Everything from the line containing "What is the distance from [408,232]" to the last line of the records must be returned verbatim; nothing else belongs in the output.

### Material

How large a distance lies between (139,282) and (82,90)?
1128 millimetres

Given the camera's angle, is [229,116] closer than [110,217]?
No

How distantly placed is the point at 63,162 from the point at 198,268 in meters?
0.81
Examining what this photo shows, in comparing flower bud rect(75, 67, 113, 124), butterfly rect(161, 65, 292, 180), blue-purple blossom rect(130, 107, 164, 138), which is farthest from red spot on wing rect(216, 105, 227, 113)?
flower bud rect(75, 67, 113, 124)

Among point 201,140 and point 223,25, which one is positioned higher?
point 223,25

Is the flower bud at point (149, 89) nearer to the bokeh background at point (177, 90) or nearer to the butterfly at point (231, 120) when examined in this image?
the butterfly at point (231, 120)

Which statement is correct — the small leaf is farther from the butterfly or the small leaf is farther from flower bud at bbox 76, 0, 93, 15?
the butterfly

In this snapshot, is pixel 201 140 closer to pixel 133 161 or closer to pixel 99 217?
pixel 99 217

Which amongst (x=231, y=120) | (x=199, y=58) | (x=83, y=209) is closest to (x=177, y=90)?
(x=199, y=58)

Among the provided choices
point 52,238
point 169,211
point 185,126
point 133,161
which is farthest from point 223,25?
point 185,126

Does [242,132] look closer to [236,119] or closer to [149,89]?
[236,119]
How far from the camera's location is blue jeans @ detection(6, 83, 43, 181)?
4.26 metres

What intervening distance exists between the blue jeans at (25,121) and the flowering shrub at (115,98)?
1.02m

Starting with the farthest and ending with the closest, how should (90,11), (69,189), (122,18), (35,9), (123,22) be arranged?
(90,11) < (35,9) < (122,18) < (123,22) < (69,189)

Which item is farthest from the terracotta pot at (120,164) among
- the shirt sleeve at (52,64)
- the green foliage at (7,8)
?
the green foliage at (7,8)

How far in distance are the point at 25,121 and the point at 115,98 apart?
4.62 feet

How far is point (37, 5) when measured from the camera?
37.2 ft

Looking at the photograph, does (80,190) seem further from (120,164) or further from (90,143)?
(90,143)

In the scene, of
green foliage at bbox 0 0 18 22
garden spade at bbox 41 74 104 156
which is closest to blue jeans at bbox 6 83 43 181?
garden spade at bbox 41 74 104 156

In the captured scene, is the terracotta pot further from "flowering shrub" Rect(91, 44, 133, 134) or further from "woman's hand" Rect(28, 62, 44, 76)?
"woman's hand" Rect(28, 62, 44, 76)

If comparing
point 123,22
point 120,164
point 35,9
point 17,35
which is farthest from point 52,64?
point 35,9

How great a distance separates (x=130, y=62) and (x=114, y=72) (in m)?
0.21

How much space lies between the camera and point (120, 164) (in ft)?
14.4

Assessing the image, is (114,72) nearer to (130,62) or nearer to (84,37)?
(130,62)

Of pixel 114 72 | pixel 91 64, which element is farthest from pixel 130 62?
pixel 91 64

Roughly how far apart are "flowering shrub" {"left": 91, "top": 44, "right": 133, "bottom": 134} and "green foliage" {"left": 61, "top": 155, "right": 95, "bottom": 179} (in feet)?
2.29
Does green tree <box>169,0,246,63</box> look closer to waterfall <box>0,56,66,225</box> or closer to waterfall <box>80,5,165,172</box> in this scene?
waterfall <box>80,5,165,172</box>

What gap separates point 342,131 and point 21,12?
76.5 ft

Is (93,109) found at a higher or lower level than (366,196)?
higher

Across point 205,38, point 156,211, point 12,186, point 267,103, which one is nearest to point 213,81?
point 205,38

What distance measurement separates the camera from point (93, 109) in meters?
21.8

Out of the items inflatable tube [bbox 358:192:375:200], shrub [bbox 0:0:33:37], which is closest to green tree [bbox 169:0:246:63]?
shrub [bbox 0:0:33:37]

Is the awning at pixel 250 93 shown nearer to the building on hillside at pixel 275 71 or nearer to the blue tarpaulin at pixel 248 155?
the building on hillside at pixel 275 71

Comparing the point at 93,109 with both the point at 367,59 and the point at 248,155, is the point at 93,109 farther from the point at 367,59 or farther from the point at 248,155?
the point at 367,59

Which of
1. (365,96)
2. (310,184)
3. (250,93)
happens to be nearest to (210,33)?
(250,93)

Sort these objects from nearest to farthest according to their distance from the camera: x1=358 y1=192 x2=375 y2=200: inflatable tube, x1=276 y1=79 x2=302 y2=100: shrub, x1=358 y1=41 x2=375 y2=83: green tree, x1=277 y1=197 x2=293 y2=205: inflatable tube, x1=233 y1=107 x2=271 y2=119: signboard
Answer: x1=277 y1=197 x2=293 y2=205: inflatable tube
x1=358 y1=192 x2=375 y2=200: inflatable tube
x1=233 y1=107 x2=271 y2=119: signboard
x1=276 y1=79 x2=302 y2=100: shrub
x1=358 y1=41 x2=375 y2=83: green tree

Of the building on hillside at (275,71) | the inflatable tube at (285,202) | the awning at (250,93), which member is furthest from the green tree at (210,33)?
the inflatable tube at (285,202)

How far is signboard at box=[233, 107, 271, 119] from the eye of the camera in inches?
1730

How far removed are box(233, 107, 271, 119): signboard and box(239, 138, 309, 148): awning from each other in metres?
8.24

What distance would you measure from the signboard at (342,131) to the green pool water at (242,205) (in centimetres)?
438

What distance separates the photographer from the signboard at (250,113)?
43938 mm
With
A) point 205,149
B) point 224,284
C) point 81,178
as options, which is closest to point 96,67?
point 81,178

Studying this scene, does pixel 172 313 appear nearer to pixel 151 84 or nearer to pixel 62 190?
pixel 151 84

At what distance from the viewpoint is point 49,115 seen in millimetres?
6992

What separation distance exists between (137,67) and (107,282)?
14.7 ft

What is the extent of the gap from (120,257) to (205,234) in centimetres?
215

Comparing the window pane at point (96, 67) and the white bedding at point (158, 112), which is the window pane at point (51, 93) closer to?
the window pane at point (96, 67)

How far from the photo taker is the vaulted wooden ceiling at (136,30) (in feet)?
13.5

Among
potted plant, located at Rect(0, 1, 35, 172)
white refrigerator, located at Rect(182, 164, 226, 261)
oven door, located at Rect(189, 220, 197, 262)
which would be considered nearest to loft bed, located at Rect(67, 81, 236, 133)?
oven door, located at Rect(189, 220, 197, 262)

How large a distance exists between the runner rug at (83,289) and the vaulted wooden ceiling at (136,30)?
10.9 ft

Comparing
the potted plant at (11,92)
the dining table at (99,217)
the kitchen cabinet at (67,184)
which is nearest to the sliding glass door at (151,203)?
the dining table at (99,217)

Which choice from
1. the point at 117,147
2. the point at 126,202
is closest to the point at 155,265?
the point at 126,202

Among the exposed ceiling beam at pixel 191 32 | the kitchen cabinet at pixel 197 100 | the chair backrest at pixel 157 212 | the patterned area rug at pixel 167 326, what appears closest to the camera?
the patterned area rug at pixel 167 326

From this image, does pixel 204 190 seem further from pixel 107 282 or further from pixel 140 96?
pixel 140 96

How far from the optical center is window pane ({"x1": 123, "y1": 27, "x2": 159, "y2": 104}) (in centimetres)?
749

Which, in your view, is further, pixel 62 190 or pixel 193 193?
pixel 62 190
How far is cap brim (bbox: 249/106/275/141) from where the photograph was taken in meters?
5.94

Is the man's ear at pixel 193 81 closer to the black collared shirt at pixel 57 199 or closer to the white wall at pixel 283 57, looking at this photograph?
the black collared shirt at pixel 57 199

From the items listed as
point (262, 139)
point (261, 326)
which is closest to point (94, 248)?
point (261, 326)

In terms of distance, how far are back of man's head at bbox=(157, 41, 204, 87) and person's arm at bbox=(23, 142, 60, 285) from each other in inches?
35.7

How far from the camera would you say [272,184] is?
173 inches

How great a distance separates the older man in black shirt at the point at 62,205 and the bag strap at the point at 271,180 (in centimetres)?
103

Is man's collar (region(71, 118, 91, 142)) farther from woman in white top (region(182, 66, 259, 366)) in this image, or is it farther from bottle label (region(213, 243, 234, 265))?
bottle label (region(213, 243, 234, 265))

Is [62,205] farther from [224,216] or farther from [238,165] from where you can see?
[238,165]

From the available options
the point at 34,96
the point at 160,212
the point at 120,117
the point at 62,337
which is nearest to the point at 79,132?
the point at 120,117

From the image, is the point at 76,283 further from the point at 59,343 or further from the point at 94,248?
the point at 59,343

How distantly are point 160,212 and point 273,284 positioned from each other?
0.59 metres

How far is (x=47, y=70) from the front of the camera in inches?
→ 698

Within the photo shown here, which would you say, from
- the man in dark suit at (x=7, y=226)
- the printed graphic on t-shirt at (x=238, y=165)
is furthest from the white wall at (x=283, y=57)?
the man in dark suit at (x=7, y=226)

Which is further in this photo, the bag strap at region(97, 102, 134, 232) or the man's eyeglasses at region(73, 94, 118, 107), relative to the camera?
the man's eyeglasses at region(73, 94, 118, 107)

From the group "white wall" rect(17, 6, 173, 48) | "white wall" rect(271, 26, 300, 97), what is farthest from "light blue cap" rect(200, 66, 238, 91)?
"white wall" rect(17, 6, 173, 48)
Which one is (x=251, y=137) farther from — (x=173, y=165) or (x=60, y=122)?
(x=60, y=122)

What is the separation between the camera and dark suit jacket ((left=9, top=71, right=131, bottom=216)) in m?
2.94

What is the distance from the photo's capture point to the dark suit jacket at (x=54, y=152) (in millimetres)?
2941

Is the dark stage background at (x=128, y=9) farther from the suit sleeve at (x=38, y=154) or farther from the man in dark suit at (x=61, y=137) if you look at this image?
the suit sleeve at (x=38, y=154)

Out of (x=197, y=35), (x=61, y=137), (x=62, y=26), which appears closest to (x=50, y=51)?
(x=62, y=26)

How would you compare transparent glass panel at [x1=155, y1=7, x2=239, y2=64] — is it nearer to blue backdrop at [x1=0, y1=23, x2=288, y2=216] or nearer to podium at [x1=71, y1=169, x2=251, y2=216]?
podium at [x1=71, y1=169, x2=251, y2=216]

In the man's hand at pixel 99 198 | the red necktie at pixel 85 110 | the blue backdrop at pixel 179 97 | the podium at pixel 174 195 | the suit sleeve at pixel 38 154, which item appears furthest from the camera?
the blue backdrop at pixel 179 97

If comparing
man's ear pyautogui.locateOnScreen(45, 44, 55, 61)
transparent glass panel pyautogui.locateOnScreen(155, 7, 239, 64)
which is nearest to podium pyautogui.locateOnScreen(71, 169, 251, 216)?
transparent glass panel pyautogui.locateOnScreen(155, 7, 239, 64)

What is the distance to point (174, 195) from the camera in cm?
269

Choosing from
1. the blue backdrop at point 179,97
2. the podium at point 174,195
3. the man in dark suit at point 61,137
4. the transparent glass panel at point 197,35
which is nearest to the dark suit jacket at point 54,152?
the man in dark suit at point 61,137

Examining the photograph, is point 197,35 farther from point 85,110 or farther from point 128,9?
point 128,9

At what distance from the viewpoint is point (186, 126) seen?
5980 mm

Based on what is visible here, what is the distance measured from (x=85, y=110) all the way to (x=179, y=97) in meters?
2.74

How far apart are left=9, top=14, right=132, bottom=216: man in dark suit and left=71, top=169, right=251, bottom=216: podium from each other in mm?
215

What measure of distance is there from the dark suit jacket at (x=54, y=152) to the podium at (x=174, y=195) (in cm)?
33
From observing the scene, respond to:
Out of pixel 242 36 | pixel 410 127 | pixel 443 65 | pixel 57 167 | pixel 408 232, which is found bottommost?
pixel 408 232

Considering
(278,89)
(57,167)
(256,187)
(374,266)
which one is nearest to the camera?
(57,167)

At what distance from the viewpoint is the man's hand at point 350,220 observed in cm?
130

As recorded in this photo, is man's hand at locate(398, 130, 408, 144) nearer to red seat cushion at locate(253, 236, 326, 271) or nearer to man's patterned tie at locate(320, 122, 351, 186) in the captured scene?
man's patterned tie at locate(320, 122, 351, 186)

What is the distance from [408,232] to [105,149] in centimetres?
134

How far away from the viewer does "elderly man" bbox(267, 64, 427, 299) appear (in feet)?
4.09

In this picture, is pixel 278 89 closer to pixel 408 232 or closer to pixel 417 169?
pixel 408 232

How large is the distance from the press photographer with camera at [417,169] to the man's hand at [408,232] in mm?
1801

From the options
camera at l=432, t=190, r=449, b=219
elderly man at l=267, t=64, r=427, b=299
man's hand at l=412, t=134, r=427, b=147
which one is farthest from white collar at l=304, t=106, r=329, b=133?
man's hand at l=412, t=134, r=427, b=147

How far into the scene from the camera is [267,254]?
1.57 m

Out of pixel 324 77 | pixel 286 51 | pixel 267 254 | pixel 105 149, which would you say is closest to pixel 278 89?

######

Reply »
What is the distance from [408,232] to [105,149] in centimetres?
134

How far away from the viewer does "elderly man" bbox(267, 64, 427, 299) appear (in feet)?
4.09

In this picture, is pixel 278 89 closer to pixel 408 232 or closer to pixel 417 169?
pixel 408 232

How large is the distance from the press photographer with camera at [417,169] to the man's hand at [408,232] in mm?
1801

From the options
camera at l=432, t=190, r=449, b=219
elderly man at l=267, t=64, r=427, b=299
man's hand at l=412, t=134, r=427, b=147
which one is farthest from white collar at l=304, t=106, r=329, b=133?
man's hand at l=412, t=134, r=427, b=147

How far into the scene from the camera is [267,254]?
1.57 m

Out of pixel 324 77 | pixel 286 51 | pixel 267 254 | pixel 105 149, which would you say is closest to pixel 278 89?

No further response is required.